Dunst's character also suffers from severe depression, but as Melancholia gets closer, paradoxically, her depression has equipped her with the resources to meet the calamity. Her super-competent sister, played by Charlotte Gainsborough, a Von Trier staple, falls apart. (Gainsborough is the daughter of Serge Gainsborough, whose memorable duet with Jane Birkin, Je t'aime... moi non plus was condemned by the Vatican as indecent, and not because of the lyrics.)
Dunst gives a wonderful performance, and Kiefer Sutherland is solid as the chipper, "Oh, don't worry, that thing's going to miss us by a billion miles," husband of the sister. It's actually a good film in parts.

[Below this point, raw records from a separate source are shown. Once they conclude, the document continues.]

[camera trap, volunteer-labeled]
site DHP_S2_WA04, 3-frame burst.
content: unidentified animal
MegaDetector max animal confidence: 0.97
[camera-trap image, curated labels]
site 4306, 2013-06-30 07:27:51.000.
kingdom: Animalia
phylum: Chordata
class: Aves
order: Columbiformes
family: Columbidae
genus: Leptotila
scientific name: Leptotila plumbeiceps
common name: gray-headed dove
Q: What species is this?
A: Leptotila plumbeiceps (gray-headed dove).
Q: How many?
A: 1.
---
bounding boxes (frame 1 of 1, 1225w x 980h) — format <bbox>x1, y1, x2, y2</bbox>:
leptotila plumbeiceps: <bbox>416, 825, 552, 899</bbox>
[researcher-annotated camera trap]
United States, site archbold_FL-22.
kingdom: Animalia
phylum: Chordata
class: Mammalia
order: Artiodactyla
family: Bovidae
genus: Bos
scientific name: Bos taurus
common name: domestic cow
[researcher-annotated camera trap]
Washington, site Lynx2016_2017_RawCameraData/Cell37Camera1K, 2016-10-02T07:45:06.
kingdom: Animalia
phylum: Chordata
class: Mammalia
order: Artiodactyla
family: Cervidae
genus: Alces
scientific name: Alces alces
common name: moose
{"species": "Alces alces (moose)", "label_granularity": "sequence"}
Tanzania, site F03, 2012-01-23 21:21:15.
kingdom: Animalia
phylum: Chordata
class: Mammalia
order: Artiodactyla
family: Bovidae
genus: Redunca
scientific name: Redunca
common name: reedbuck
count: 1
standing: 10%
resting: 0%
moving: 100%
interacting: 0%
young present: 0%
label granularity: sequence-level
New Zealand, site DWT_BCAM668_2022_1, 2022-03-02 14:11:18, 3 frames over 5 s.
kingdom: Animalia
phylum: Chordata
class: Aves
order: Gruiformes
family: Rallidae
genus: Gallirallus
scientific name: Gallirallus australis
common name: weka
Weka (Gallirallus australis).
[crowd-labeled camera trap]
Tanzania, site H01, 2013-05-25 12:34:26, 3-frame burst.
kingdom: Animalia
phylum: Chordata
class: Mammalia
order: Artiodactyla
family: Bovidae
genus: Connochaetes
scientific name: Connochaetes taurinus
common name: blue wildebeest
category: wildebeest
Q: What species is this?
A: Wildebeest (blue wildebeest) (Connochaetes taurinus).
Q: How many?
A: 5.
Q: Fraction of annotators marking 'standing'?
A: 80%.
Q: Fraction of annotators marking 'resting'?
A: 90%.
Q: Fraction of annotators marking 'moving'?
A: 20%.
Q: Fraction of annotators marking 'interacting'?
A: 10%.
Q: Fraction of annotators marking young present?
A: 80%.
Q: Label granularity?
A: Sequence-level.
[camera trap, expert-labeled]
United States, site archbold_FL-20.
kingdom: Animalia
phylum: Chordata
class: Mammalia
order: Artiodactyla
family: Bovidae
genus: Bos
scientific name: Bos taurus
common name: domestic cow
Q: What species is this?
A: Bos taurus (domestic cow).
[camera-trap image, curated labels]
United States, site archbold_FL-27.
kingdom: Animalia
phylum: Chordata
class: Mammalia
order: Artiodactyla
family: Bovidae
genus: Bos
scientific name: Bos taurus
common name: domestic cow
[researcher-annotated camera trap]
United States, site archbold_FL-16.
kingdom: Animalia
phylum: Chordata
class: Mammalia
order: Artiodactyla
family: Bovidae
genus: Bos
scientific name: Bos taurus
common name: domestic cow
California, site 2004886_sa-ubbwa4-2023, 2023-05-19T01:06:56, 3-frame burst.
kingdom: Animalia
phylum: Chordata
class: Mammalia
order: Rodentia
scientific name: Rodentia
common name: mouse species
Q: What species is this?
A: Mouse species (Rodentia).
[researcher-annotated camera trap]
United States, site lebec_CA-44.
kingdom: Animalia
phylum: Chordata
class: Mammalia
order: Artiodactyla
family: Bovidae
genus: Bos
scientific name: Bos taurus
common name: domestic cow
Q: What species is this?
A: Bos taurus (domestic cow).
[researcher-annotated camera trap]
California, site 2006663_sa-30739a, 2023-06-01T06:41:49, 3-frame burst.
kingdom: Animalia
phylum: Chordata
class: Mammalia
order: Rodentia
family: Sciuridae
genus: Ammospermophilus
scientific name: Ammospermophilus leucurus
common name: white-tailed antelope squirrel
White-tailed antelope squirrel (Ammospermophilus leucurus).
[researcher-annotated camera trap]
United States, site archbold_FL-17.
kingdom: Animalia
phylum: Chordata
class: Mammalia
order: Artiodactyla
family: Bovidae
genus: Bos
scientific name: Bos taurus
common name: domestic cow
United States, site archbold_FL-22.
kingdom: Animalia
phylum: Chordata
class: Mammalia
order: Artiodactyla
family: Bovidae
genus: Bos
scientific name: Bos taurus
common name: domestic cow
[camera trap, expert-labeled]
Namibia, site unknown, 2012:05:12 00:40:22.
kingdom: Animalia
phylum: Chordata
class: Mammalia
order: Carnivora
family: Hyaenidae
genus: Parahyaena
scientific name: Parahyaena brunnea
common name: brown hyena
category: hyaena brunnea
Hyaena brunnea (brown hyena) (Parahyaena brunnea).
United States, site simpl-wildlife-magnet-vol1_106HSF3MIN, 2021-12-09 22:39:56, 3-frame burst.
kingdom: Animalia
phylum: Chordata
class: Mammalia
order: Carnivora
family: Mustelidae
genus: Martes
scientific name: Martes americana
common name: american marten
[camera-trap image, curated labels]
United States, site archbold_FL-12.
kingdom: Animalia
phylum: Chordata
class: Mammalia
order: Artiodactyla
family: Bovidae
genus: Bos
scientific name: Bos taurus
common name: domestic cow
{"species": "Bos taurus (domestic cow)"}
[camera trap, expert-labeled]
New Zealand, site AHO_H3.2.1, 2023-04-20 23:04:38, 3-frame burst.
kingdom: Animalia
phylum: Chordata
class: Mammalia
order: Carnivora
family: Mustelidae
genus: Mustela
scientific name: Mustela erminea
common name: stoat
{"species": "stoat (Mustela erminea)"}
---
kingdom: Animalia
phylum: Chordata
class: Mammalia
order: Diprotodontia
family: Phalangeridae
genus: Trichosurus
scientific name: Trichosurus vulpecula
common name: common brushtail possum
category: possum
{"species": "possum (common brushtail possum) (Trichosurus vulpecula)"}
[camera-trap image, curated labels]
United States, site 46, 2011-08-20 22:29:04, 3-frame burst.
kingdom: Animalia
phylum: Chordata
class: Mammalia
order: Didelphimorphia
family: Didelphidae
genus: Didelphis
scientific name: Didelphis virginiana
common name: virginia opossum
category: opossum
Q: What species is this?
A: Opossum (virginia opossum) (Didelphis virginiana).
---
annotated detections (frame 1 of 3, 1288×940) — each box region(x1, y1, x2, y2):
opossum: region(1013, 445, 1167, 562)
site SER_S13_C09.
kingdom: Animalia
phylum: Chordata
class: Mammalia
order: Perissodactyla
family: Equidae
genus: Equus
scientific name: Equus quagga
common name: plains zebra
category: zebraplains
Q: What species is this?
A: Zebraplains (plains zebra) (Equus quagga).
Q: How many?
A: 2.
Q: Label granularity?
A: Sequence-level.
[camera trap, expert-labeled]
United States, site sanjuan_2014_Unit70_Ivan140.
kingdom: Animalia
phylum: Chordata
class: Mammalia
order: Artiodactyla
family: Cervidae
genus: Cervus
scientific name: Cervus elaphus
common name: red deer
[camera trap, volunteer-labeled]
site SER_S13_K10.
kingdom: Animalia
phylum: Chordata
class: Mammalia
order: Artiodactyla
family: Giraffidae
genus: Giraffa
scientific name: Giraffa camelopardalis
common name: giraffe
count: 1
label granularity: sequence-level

Having said all that, while it is not run-from-the-theater-screaming awful like all his other movies (which you should never, ever watch) the Bear cannot recommend it without heavy qualifications. It has some "artsy" nudity, with lingering shots of Kirstin Dunst "planet bathing" in the eerie blue light of Melancholia. The Bear and his mate pretty much did a Mystery Science Theater 3000 on it, which wasn't hard. Somewhere there's a photoshopped picture the Bear's son did of Lars Von Trier fighting a polar bear with a spork. Yes, we were that into Melancholia hate.
But the Bear has some good news, and some bad news.
The very best sequence from the movie, the opening, set to Wagner's Love Death from Tristan und Isolde, is appended to this article. If you like art films, you'll probably enjoy it. The attention to strange details (just what would it look like if Earth got eaten by a giant killer planet?) is beautiful. Don't worry about plot, just take in the imagery. You'll see what the Bear means by Von Trier's painterly eye. Notice details like the double shadows on the lawn. Prepare to be enthralled for six minutes.
The bad news is that the only possible name for this new planet is Melancholia. Sometime, maybe 10,000 years from now, maybe less, people will be building pathetic stick-tepees as birds fall from the sky.